Джихад: конъюнктурная идеология отверженных с западными детонатами

Mar 16, 2016 17:01




Интервью Оливье Руа и Ау Сениге французскому сайту Atlantico.




Оливье Руа является французким исследователем, специализирующимся на изучении ислама. С недавних пор он возглавляет средиземноморскую программу при Европейском университетском институте во Флоренции.




Ау Сениге является преподавателем в Лионском институте политических исследований.

Atlantico: То, с чем мы столкнулись, это ни отдельные проявления сектантства, ни радикализации ислама - это, выражаясь словами антрополога Алена Берто, «исламизация радикального бунта». Можно ли утверждать, что радикальный ислам стал, в некотором смысле, новой идеологией всех отверженных?

Оливье Руа: Да. Джихадизм стал глобальным, он не зависит от каких-то конкретных причин (например, палестинского вопроса, безработицы), он находится в русле призыва к мировой революции, которая мобилизовала часть молодежи в 1960-1970-е годы. Джихадизм открыт для всех, а не только для определенных групп, хотя, прежде всего, под его воздействие попадает молодежь. С этой точки зрения, и ДАИШ, и Аль-Каеда (запрещены в России - прим.пер.), являются такими же молодежными движениями, как «Прямое действие», «Красные бригады» и «Фракция Красной Армии». Собственно, именно этим они отличаются от породивших их коммунистических партий, а в наши дни - от «Братьев мусульман» / «Ихванов» (запрещена в России - прим.пер.).


В то же время, призыв джихадистов направлен на всех бунтарей, а не только на мусульман (как это было в случае с «Братьями мусульманами» / «Ихванами»). Если вы не мусульманин, то может статься, что вы за 30 секунд поменяете свою веру и ввяжетесь в какую-нибудь заварушку (нет необходимости получать диплом, годами изучать религию, в отличие, опять-таки, от тех же «Братьев мусульман» / «Ихванов»). Это действие ради действия, осуществляемое под маской религии. Более того, джихадизм, так же, как в свое время коммунизм, дает возможность всем униженным и оскорбленным (которые, к слову сказать, для левых никогда не были настоящими пролетариями, а для джихадистов - настоящими мухаджирами-переселенцами; в обоих случаях большинство из них составляли деклассированные интеллектуалы и маргиналы), пусть даже на период одного [террористического] нападения, приобщится к великой идее (вчера ею была революция, сегодня - джихад), являющейся для них пропуском в мир, в котором они будут хозяевами жизни.

= Письменный запрос 1 =
Укажите, сколько строк в записях содержат строку «picture», учитывая регистр букв. В ответе дайте только число.

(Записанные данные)

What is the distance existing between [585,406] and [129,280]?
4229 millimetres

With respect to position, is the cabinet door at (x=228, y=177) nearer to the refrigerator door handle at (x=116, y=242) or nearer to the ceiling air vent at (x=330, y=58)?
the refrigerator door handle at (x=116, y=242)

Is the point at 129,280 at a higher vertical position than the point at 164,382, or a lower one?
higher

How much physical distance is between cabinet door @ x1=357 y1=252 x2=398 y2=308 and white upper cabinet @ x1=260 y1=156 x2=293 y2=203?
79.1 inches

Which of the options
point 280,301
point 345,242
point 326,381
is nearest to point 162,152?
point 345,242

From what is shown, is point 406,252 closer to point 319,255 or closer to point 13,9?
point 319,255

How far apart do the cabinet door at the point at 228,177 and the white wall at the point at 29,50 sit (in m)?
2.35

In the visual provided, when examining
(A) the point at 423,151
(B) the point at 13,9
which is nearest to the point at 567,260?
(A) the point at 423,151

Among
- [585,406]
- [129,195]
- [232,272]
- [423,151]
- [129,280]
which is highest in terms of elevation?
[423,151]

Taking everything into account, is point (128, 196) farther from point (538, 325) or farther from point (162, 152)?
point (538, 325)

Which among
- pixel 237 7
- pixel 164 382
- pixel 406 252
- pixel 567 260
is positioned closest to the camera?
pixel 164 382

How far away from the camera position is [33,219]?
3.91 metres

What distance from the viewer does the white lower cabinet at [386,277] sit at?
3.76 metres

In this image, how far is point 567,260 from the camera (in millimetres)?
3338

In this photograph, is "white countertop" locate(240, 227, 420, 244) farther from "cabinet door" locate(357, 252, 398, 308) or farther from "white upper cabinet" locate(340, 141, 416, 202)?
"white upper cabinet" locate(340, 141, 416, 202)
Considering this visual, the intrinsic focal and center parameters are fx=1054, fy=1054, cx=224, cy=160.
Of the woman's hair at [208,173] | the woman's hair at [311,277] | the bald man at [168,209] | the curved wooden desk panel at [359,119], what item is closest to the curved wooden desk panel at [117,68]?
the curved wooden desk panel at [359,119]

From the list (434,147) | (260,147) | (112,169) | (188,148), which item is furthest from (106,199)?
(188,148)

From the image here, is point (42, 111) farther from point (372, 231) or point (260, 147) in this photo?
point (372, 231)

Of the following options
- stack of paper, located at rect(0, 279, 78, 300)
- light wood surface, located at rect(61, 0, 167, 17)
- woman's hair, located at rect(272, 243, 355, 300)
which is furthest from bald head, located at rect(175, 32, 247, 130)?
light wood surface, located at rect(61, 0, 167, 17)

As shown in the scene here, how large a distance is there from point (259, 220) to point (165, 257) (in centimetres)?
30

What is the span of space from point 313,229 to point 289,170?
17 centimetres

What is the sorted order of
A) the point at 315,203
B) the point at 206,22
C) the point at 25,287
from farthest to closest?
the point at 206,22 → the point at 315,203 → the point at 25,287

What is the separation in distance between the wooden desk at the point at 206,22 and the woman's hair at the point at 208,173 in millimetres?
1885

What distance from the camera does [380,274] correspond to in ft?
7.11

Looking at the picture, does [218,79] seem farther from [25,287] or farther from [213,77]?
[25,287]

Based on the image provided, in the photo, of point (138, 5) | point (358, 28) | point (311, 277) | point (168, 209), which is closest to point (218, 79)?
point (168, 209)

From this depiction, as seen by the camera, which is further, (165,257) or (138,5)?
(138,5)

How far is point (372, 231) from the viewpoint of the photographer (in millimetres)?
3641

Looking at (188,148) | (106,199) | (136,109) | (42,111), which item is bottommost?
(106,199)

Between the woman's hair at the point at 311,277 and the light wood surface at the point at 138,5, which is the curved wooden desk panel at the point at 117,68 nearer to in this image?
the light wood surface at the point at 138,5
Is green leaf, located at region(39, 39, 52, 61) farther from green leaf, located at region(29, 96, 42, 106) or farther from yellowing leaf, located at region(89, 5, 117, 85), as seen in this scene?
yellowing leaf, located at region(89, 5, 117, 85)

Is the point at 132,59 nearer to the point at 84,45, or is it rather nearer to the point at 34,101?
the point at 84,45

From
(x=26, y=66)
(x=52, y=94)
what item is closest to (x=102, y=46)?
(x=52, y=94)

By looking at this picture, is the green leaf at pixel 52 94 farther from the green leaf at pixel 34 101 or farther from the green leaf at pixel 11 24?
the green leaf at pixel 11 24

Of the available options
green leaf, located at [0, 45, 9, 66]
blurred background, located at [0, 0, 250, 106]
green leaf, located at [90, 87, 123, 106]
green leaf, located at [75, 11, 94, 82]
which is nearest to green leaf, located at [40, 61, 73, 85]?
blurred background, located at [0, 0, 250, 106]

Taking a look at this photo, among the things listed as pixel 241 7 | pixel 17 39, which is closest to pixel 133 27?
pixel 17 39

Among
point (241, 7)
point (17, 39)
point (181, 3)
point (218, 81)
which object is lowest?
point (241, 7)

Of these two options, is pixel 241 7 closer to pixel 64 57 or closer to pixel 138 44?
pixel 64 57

---

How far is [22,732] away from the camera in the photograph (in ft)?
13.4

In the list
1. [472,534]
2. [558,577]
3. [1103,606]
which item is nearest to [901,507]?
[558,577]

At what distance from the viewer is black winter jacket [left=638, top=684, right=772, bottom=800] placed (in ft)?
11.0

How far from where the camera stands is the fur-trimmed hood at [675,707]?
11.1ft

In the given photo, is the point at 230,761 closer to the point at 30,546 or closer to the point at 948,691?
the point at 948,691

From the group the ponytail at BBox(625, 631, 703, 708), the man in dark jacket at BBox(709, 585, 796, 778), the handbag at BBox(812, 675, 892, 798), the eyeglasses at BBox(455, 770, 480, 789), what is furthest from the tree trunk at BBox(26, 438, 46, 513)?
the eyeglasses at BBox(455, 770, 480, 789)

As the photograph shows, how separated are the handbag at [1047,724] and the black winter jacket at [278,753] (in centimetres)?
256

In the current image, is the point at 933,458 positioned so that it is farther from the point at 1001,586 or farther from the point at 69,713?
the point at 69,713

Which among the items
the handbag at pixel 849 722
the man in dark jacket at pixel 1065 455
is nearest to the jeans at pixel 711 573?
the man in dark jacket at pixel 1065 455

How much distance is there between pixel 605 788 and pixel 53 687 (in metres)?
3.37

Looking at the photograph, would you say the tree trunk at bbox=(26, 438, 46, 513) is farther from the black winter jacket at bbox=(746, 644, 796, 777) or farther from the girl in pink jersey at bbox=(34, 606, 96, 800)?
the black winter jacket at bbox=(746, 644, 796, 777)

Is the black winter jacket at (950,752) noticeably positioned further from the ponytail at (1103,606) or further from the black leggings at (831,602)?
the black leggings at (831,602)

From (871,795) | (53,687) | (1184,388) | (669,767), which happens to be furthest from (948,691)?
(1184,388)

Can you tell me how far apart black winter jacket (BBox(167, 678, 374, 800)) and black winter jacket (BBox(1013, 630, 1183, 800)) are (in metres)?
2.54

= Письменный запрос 2 =
Пожалуйста, продолжите интервью о джихадизме, начав сразу после его последнего предложения.

= Итоговый ответ 1 =
2

= Итоговый ответ 2 =
Ау Сениге: Я считаю, что это выражение Алена Берто как нельзя лучше описывает имеющуюся ситуацию. Действительно, если совершить краткий экскурс в историю, то можно понять, насколько радикальный ислам по своей форме и сущности далек от мусульманства, и насколько он является ситуационным и конъюнктурным. Это дух конкретной эпохи и нет никаких оснований для утверждения о том, что все так и будет продолжаться. После анархизма в XIX веке, леворадикальных революционеров 1960-1970-х годов, часть мусульманской молодежи сегодня выбирает исламизм или нео-салафизм, особенно воинствующего толка. Поэтому представляется более верным говорить об идеологии, которая мобилизует тех, кто относит себя к «отверженным всей Земли / всей планеты». В то же время, давайте поостережемся, чтобы не стать жертвами «презентизма», этой современной тирании, которая, подобно радикалам, определенный момент в истории стремятся преподнести в качестве вечности!

Atlantico: В развитии радикального ислама существенную роль играет религиозная составляющая. Но только ли этим объясняется рост числа сторонников радикального ислама? За счет чего они пополняют свои ряды? Насколько значимы такие факторы, как потребность в насилии, бедность, потребность в трансцендентности (самореализации)?

Оливье Руа: Джихадизм опирается на салафитскую интерпретацию ислама, которая по определению является «интернационалистской», поскольку она выступает против местных или культурных форм ислама во имя идеологической реконструкции религии, в которой богословие, философия и культура предается анафеме.

Но не все салафиты являются джихадистами. Ошибкой было бы считать, что радикализация джихадистов является следствием религиозной радикализации - если бы это было именно так, то джихадистов было бы гораздо больше. Ибо, как показано в моей книге «Святое неведение» («La Sainte Ignorance», 2012 г.), именно эта форма мусульманской религиозности более всего подвержена глобализации и декультурации. Джихадистов завораживают действия и насилие, а не богословие или суфизм.

Есть два факта, которые позволяют лучше понять взаимосвязь между политической радикализацией и исламом. Во-первых, это высокая доля новообращенных в численности террористов и джихадистов (22 процента тех молодых людей, которые уехали в Сирию из Франции, изначально не были мусульманами, и доля подобной молодежи продолжает расти). Как видно, в исламе их привлекает не религиозная практика, а джихад и насилие. И ислам они принимают не несмотря на насилие, а как раз из-за того, что оно их манит. Во-вторых, те этнические мусульмане, которые примкнули к ДАИШ, и которые до этого отличались полностью вестернизированным образом жизни (ночные клубы, алкоголь, девушки), практически сразу после возврата в лоно ислама переходят к насилию. Эти «повторно-родившиеся» мусульмане не имеют реального опыта социализации в мусульманской среде (в мечетях, исламских обществах, да даже в политических движениях). Подобно тому, как они являются чужаками во французском обществе, внутри исламского сообщества они чувствуют себя такими же изгоями, и, не созрев в религиозном плане, они напрямую переходят к насильственным действиям.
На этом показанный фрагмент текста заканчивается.